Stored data
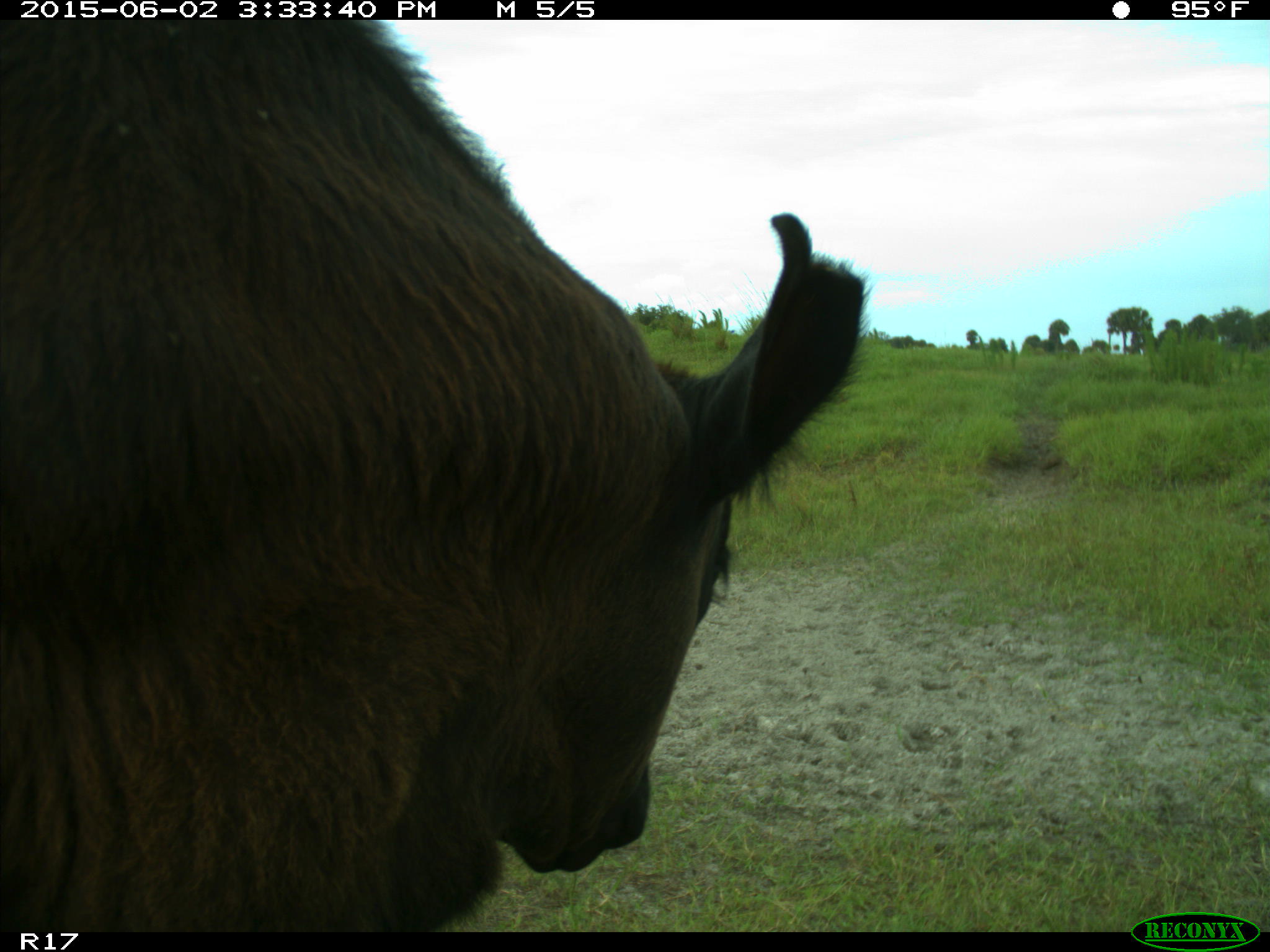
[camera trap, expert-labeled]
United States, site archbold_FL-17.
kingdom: Animalia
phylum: Chordata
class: Mammalia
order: Artiodactyla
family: Bovidae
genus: Bos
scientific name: Bos taurus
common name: domestic cow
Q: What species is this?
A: Bos taurus (domestic cow).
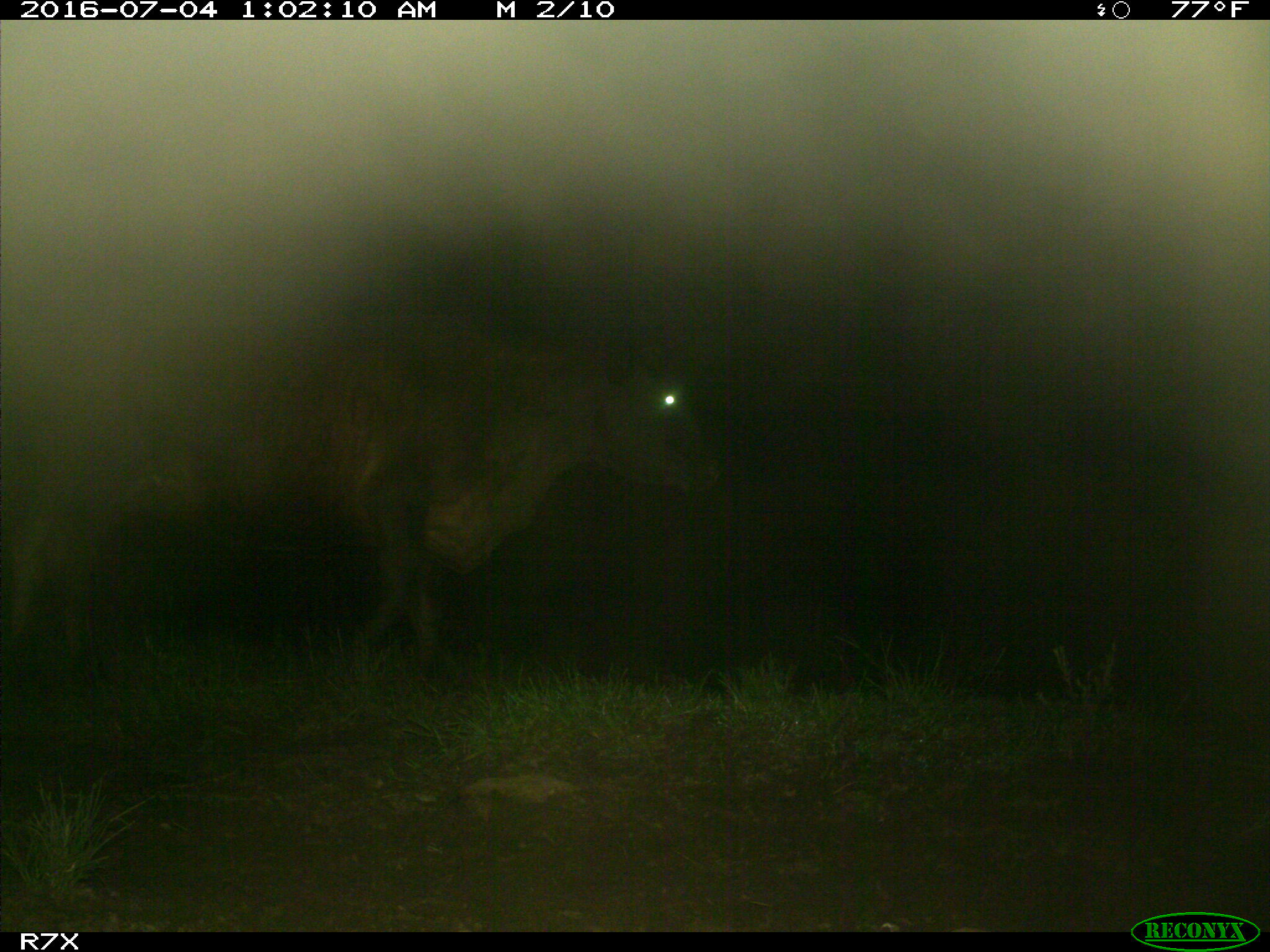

* **Work item**:
What is needed is an exact copy of the lines from the line with "scientific name: Bos taurus" to the end of the data above, both included, without any pictures.

* **Result**:
scientific name: Bos taurus
common name: domestic cow
Q: What species is this?
A: Bos taurus (domestic cow).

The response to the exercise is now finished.